Foi em 1994 que Caio Fernando Abreu recebeu sua sentença de morte. Ao menos foi assim que, naquela época, o autor interpretou a notícia de que era portador do vírus HIV. Na coluna semanal que assinava no Estado, ele revelou o fato em 21 de agosto daquele ano. Na série de três artigos, intitulados Cartas para Além dos Muros, o autor repartiu, sem muito pudor, a sua agonia.

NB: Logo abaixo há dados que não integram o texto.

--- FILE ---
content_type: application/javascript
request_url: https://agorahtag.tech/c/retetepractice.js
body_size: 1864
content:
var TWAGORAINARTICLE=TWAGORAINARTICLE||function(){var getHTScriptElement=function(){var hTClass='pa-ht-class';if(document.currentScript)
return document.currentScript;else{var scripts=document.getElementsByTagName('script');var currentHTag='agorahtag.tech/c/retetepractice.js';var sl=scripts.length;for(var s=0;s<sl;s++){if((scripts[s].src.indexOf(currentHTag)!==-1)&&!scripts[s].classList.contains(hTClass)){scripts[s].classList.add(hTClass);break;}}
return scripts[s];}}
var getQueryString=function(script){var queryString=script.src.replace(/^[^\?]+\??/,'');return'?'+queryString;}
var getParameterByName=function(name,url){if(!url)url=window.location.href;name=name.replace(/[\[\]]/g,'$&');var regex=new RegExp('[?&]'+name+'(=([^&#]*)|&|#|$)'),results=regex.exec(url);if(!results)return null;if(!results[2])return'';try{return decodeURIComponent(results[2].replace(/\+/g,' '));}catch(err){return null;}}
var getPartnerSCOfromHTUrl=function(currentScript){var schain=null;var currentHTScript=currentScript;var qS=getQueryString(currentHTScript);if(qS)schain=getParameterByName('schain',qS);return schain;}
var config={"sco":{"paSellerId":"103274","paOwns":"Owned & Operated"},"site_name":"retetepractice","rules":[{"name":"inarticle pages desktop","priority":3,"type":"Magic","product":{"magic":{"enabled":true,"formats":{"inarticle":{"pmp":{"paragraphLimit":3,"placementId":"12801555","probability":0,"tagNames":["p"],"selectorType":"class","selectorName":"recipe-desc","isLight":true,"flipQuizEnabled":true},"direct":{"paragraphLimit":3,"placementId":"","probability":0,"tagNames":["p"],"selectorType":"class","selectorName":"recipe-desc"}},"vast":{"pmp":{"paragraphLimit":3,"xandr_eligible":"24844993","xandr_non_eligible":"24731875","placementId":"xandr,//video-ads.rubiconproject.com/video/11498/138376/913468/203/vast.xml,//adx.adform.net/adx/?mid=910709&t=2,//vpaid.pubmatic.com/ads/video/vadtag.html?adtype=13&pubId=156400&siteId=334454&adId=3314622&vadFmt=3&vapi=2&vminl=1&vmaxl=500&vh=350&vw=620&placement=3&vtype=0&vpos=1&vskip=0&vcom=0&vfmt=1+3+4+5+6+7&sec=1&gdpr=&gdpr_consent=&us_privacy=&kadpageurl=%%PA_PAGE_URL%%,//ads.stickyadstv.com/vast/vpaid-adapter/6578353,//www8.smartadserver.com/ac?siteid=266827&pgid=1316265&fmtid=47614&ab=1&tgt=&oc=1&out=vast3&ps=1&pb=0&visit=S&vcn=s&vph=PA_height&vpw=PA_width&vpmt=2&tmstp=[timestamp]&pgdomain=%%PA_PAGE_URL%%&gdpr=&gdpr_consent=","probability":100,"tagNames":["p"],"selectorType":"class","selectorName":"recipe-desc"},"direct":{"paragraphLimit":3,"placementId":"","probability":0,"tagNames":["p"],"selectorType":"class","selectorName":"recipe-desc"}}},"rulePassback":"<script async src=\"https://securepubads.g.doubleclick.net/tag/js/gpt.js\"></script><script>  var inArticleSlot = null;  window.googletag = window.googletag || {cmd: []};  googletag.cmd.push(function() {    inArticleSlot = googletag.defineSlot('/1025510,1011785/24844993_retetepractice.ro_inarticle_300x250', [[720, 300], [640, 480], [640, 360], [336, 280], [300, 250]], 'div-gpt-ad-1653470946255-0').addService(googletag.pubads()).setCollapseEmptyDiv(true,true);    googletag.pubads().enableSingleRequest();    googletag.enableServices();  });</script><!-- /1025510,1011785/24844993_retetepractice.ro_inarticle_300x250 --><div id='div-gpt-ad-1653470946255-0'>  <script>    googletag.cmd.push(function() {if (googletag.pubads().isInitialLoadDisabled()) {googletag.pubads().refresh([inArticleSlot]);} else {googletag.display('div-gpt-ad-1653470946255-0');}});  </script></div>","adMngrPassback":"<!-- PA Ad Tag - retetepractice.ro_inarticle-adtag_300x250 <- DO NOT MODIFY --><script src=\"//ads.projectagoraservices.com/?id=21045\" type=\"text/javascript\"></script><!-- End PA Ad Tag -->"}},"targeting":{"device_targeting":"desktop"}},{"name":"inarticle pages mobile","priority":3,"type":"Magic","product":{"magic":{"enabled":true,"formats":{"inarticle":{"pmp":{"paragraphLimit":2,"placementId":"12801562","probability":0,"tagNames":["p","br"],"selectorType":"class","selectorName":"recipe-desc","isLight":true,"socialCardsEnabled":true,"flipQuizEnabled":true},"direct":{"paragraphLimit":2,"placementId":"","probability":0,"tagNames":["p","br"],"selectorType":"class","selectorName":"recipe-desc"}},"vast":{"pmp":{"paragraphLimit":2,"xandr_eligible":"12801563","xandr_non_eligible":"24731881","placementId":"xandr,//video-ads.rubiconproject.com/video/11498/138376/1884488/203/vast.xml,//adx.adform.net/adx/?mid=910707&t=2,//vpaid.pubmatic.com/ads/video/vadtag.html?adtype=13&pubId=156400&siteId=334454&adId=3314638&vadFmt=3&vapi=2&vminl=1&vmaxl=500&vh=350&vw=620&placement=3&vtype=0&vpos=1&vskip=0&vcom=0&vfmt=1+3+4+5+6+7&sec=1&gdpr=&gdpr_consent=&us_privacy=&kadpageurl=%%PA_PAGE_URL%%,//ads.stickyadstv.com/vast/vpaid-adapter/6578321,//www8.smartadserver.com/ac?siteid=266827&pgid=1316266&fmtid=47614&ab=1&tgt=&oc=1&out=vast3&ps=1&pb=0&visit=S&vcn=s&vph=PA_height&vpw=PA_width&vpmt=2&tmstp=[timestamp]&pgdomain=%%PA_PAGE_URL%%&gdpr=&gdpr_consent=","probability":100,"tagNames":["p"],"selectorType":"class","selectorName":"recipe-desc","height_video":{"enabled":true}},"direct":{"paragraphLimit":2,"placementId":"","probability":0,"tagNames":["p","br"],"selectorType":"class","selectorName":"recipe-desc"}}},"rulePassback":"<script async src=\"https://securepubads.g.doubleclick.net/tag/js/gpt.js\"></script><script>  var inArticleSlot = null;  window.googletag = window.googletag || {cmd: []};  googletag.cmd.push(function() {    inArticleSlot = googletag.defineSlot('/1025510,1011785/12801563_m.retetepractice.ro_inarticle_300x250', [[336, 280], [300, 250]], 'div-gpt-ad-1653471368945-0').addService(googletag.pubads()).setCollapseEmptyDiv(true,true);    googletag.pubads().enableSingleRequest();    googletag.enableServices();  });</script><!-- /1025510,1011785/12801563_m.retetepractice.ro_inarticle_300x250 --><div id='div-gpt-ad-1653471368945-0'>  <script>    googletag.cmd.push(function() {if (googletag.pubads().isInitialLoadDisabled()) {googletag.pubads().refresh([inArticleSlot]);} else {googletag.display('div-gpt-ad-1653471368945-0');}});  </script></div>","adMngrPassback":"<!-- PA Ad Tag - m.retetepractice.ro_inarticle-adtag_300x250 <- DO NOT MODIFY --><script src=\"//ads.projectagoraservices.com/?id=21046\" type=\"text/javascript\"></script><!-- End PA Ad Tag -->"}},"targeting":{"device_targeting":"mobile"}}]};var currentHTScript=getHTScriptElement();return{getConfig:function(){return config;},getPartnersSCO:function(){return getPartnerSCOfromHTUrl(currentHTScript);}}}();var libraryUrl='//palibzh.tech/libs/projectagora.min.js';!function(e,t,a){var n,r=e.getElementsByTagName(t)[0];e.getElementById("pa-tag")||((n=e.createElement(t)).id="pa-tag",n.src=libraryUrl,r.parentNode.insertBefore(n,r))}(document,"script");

Maria Eugênia de Menezes, O Estado de S.Paulo

25 de fevereiro de 2011 | 00h00

Em sua obra, Caio Fernando Abreu esteve sempre devassado. Expôs os dilemas ingênuos da juventude em livros como Limite Branco, que escreveu aos 18 anos. Trouxe à tona todo o seu lado escuro e sombrio, o temor da solidão e da morte, em obras como Morangos Mofados e Os Dragões Não Conhecem o Paraíso - por muitos considerado seu melhor livro. Sempre que não pôde sobreviver apenas de sua ficção, o autor incursionou pelo jornalismo. Nascido em Santiago, Rio Grande do Sul, em 1948, mudou-se para São Paulo nos 1960. Aqui, escreveu em revistas como Veja e Manchete. Em 1973, partiu para a Europa, onde lavou pratos, trabalhou como modelo fotográfico e faxineiro. Por lá, conta que viveu seu maior dilema: "Ou parto para Índia ou me torno escritor". Por sorte, sabemos, ficou com a segunda opção.